Entwickelt 1983, wurde es aber erst 1987 vorgestellt und in sehr geringen Stückzahlen produziert. Man geht von 4000 Exemplaren insgesamt aus, darin sind auch die Schwestermodelle des "Vario-Pancolar" für M42 enthalten.

 

Hier auf der tollen Website von Zeissikonveb findet ihr viele weitere Informationen und Hintergründe zum Objektiv und seiner Entwicklung.
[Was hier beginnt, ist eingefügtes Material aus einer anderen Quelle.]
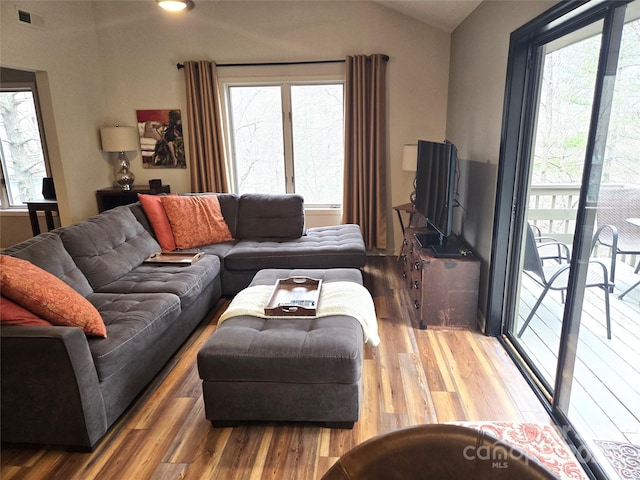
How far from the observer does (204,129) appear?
471 cm

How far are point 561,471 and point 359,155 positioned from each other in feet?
11.4

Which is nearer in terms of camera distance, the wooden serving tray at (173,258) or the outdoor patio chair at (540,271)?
the outdoor patio chair at (540,271)

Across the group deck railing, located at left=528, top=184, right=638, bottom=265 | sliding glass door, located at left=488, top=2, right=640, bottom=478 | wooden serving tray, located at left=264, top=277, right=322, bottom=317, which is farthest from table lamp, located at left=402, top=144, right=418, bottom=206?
wooden serving tray, located at left=264, top=277, right=322, bottom=317

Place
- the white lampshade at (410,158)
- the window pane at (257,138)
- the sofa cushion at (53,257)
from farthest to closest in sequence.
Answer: the window pane at (257,138) → the white lampshade at (410,158) → the sofa cushion at (53,257)

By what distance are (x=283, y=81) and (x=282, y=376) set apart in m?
3.58

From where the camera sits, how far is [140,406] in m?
2.28

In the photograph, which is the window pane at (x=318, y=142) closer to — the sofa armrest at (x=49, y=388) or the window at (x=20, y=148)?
the window at (x=20, y=148)

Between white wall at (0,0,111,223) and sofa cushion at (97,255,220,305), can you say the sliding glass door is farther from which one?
white wall at (0,0,111,223)

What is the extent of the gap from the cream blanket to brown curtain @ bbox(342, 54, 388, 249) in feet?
7.17

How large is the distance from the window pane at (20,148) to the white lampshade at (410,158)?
4239mm

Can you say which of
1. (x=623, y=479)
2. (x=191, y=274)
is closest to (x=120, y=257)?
(x=191, y=274)

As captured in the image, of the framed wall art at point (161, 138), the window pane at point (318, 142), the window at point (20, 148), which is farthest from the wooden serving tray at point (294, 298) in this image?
the window at point (20, 148)

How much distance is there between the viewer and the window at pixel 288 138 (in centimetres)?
472

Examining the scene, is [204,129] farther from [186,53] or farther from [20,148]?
[20,148]
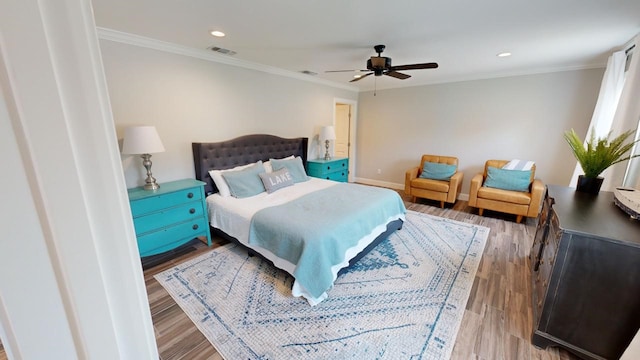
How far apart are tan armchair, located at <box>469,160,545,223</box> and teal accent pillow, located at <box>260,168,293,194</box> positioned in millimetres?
2936

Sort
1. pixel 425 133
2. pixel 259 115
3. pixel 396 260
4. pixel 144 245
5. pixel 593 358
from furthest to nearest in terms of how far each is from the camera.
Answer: pixel 425 133, pixel 259 115, pixel 396 260, pixel 144 245, pixel 593 358

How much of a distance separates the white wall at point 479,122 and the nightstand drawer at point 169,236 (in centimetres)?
421

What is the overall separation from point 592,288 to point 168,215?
346 cm

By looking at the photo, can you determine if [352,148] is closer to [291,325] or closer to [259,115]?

Schaut dort mal rein, das ist in meinen Augen die beste und umfangreichste Informationsquelle zu DDR-Objektiven überhaupt.


Mein Exemplar ist in hervorragendem Zustand, eigentlich wie ladenneu.
Kein Staub, keine Kratzer, die Blende sowie die Zoom- und Fokusringe laufen perfekt.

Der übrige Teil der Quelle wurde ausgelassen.